# Text passage
#####

# Schwerterträger Maj. Günther Rall.



## GT (Jun 19, 2005)

Cancelled.


----------



## lesofprimus (Jun 19, 2005)

For future reference GT, these topics belong in the stories Section, not the Aviation Section.


----------



## DerAdlerIstGelandet (Jun 19, 2005)

Yeap


----------



## Erich (Jun 19, 2005)

Rall was a big fat 0 after his Kommandeur of II./JG 11. When he took over as Kommodore of JG 300, the JG 300 personell thought "what is he doing here ?" ............. JG 300 basically performed on it's own while Günther sat out the war, moving a penicl/pen and trying to find suitable airbases that had not been cratered for his dwindling Reich defence unit.

From Jochne Prien/Gerhard Stemmers JG 1 and JG 11, volume 2 signed by both : Rall und Krupinski

Rall's kills were 2 while with II./JG 11

April 29, 1944 : 1 P-38 at 11.15 hrs. 274th kill
May 12, 1944 : 1 P-47 at 0 ? hrs. 275th kill

E ~


----------



## DerAdlerIstGelandet (Jun 19, 2005)

#####

# Given data
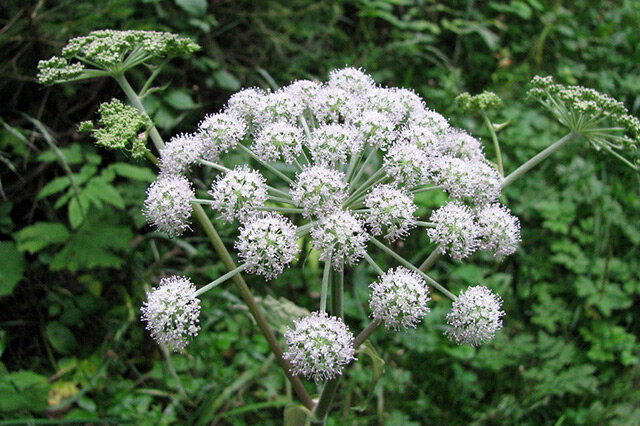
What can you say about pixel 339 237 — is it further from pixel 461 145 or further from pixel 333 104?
pixel 461 145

#####

Carry on the forum thread about Günther Rall from the point where it stops.

In the last 2 years of the war he only downed about 35 aircraft anyhow. He got his 200th victory on Aug. 29, 1943 and then he supposdly downed 40 Soviet Aircraft in Oct. 1943. That would leave him with only 35 more until May 1945.


----------



## GT (Jun 19, 2005)

Update.


----------



## Erich (Jun 20, 2005)

the man was burnt out so it was perfect to put him in an almost subsidary role as Kommodore of JG 300 which he did almost nothing. If you could sit down with Güther on a first hand level you would find he was sick and tired of the war especially when he got on the west front and could see the war was lost. He would of done better in JG 7 or JV 44 learning the controls in a Me 262A-1a


----------



## DerAdlerIstGelandet (Jun 20, 2005)

Interesting. It is hard to understand how someone like that may have felt knowing they were fighting a losing battle.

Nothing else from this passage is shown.